### Источник
Так что, хоть заметки и сугубо личные и не претендуют быть ни критическим эссе, ни памятником, назову его по фамилии, как в энциклопедии – «Евтушенко», а уж там как получится.

* * *

…Я так хочу, чтоб все перемежалось…

Когда-то мы с Евтушенко довольно тесно дружили, а познакомились в середине пятидесятых, когда он зачем-то выбрал в наперсники юного, влюбленного в стихи школьника из интеллигентной семьи. Имело ли тогда для него значение, что я – Симонов? Думаю, имело, но не определяющее. У него тогда только что вышла вторая книжка «Третий март». Осенью 55-го он впервые повел меня в главный вертеп тогдашнего разврата – в коктейль-холл на улице Горького. Я все его будущие стихи про Беллу Ахмадуллину слышал еще в романтических вздохах прозы: «Первокурсница! Яблоко! Челка! Чудо!!!»

Правда, продолжалось это недолго. В 1956-м, в августе, когда я уехал в Якутию, в экспедицию, еще ощущение сердечности сохранялось, получал там, в районе ледника Суантар-Хаята, Женины ненапечатанные стихи, верстку поэмы «Зима», получил через маму несколько писем поддержки, а когда вернулся в 58-м, Евтушенко был уже знаменитым поэтом. За это время вышла его третья книжка «Шоссе Энтузиастов», с которой и началась его вселенская слава. В нем стало намного больше Евтушенко публичного и намного реже проглядывал сквозь облака успеха лик Жени частного, которого я знал раньше. А записаться на новенького в бешено растущий круг его друзей-поклонников мне уже не позволяла гордость прошлой дружбы без поклонения. Потом чего только не было. Я был знаком с его женами, с одной дружу и по сию пору, мы были молодыми отцами, обмениваясь бытовыми подробностями роста наших тесно общавшихся тогда, в детстве, ровесников-сыновей. Он дружил с моей мамой и даже создал легенду об их несостоявшемся романе, о чем и написал стихи, но мы никогда не входили в ближний круг друг друга, хотя круги эти регулярно пересекались и в них фигурировали одни и те же имена. Иногда он был мне близок до дрожи, но – через стихи, а не через личные встречи. В общем, он был для меня чем-то вроде беспутного непредсказуемого старшего родича, чья верность идеалам юности совершенно не сопровождается признаками взросления.

### Письменное задание
Какая книжка Евтушенко, согласно воспоминаниям о нем в источнике, положила начало его вселенской славе?

### Извлеченные сведения
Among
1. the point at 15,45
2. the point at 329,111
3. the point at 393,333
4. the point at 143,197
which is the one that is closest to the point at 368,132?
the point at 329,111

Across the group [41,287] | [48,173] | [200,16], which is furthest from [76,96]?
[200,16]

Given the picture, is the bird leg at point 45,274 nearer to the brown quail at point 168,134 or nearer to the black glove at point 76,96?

==

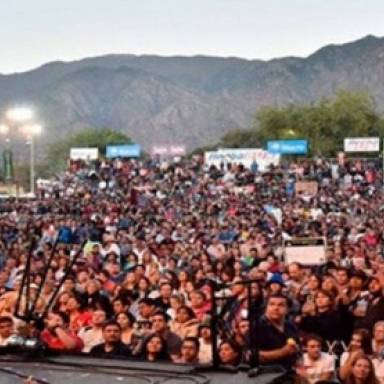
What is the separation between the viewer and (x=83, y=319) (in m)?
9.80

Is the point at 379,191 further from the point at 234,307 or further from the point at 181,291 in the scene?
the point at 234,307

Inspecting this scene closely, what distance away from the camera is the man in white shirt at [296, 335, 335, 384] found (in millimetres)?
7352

### Ответ на задание
Его третья книжка «Шоссе Энтузиастов».